SSML will just give TTS that extra edge.

(and unfortunately, Google Cloud TTS is very unstable in my region, but MS does).

aejay · March 25, 2023, 5:04pm

Just want to chime in to add more details in case it helps convince anyone else.

Microsoft’s TTS voices are very powerful (when compared to Google Cloud TTS, for instance) because many of their voices support several styles (friendly, angry, cheerful, etc) which can completely change the tone of the spoken message.

When crafting a message as SSML, you can choose one of these styles, or choose to say parts of the message differently than other parts.

The Google Cloud TTS integration supports specifying whether the message is plaintext or SSML; it would be great to bring similar functionality into this integration.

I’m tempted to try my hand at contributing this change, but I’m a complete novice when it comes to Python, so I doubt that I’d be able to deliver an acceptable PR for the change.
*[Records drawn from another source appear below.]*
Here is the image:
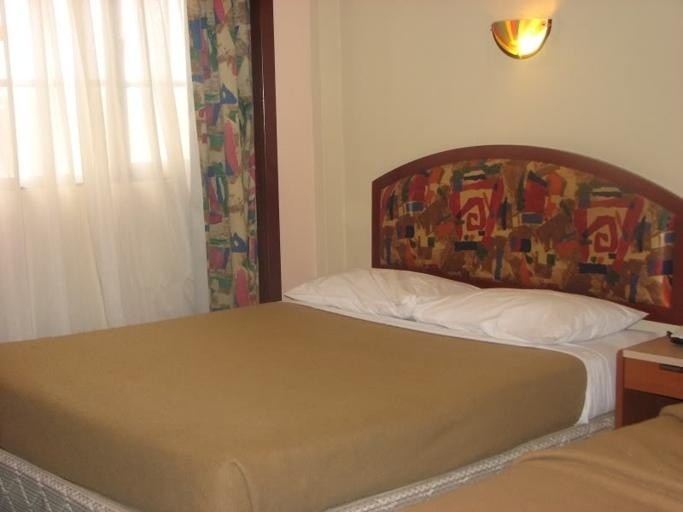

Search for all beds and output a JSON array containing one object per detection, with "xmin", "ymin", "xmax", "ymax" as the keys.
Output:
[{"xmin": 1, "ymin": 143, "xmax": 683, "ymax": 511}]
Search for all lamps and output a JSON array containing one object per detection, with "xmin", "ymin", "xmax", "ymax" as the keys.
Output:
[{"xmin": 490, "ymin": 17, "xmax": 552, "ymax": 60}]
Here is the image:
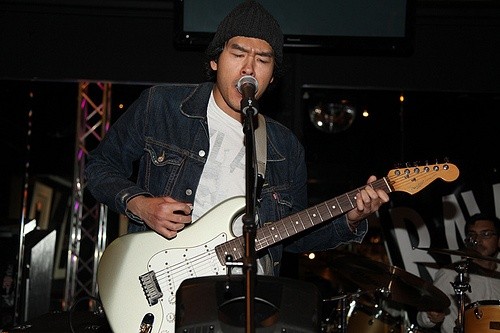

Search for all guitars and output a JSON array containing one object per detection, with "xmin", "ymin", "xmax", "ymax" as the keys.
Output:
[{"xmin": 97, "ymin": 163, "xmax": 460, "ymax": 332}]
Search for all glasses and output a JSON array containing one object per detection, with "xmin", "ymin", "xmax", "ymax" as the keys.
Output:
[{"xmin": 467, "ymin": 231, "xmax": 498, "ymax": 239}]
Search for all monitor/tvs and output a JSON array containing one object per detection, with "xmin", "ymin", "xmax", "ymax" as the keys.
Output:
[{"xmin": 173, "ymin": 0, "xmax": 409, "ymax": 56}]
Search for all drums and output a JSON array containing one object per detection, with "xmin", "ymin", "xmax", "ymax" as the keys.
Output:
[
  {"xmin": 347, "ymin": 302, "xmax": 401, "ymax": 332},
  {"xmin": 465, "ymin": 299, "xmax": 500, "ymax": 333}
]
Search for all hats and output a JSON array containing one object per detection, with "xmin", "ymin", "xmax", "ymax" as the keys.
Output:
[{"xmin": 207, "ymin": 0, "xmax": 283, "ymax": 69}]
aejay · March 26, 2023, 4:26pm

Actually, it appears the current integration DOES support some level of SSML, you just have to be a bit tricky with it. It seems, for some reason, like you can’t wrap your whole message in a speak element like usual. But I was able to change the style of my voice with this TTS config:

- platform: microsoft
  api_key: !secret microsoft_tts_key
  gender: Male
  type: DavisNeural

and I made it happen by sending this message:

service: tts.microsoft_say
data:
  entity_id: media_player.office_speaker
  message: >-
    <mstts:express-as xmlns:mstts="http://www.w3.org/2001/mstts" style="friendly">Hey, it's working!</mstts:express-as>

Note how I had to declare the namespace as part of the element… normally I would do that in the surrounding speak element, to not have to repeat myself if I need to use other extension elements. But doing it within the element that requires it seems to do the trick.